Graphene decoupling through oxygen intercalation on Gr/Co and Gr/Co/Ir interfaces

TL;DR

This study uses density functional theory to show how oxygen intercalation can decouple graphene from Co and Ir substrates, restoring its electronic properties and enabling tunable surface characteristics.

Contribution

It provides detailed insights into how oxygen intercalation modifies the structural and electronic interactions at Gr/Co and Gr/Co/Ir interfaces, revealing a method to control graphene's properties.

Findings

Oxygen increases graphene-Co distance in both interfaces.

Oxygen intercalation reduces hybridization, restoring graphene's Dirac cone.

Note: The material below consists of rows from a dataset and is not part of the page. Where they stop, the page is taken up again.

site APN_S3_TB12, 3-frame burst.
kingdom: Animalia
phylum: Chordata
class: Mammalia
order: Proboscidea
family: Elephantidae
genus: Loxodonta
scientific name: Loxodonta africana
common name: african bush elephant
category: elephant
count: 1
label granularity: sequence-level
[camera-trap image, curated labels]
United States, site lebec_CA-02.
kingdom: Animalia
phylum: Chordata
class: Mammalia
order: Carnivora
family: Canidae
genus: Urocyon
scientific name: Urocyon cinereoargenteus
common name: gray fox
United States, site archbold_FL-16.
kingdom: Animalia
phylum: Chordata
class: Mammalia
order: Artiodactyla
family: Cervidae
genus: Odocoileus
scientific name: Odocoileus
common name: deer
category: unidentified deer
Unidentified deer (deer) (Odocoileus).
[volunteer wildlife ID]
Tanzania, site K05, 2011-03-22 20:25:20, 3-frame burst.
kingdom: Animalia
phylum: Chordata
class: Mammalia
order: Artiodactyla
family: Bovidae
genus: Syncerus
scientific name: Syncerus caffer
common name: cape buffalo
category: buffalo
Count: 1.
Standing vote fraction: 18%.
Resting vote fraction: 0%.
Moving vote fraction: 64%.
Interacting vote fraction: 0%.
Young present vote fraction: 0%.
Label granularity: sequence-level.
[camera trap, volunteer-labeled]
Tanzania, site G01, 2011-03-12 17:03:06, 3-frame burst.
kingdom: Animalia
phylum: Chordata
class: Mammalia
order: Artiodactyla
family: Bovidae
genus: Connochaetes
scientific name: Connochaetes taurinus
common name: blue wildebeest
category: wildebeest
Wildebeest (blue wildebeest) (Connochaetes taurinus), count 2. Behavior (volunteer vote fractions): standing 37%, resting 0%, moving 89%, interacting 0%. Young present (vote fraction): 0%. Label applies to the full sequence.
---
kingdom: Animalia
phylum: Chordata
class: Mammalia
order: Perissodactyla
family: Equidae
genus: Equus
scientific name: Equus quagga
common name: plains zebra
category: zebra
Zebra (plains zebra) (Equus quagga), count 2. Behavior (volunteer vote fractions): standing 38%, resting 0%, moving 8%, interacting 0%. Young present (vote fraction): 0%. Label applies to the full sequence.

Theoretical results agree with experimental photoemission data.

Abstract

We perform a density functional theory study of the effects of oxygen adsorption on the structural and electronic properties of Gr/Co(0001) and Gr/Co/Ir(111) interfaces. In both interfaces, the graphene-Co distance increases with increasing O concentration. The oxygen intercalation effectively decreases the electronic interaction, preventing the hybridization of graphene states with Co $d$-orbitals, hence (partly) restoring the typical Dirac cone of pristine graphene. In the case of graphene/Co 1ML/Ir(111), which presents a moir\'e pattern, the interplay between the O distribution and the continuous change of the graphene-Co registry can be used to tune graphene corrugation and electronic properties. The computed electronic properties are in very good agreement with previously reported angle resolved photoemission spectroscopy and photoemission electron microscopy measurements for Gr/Co(0001).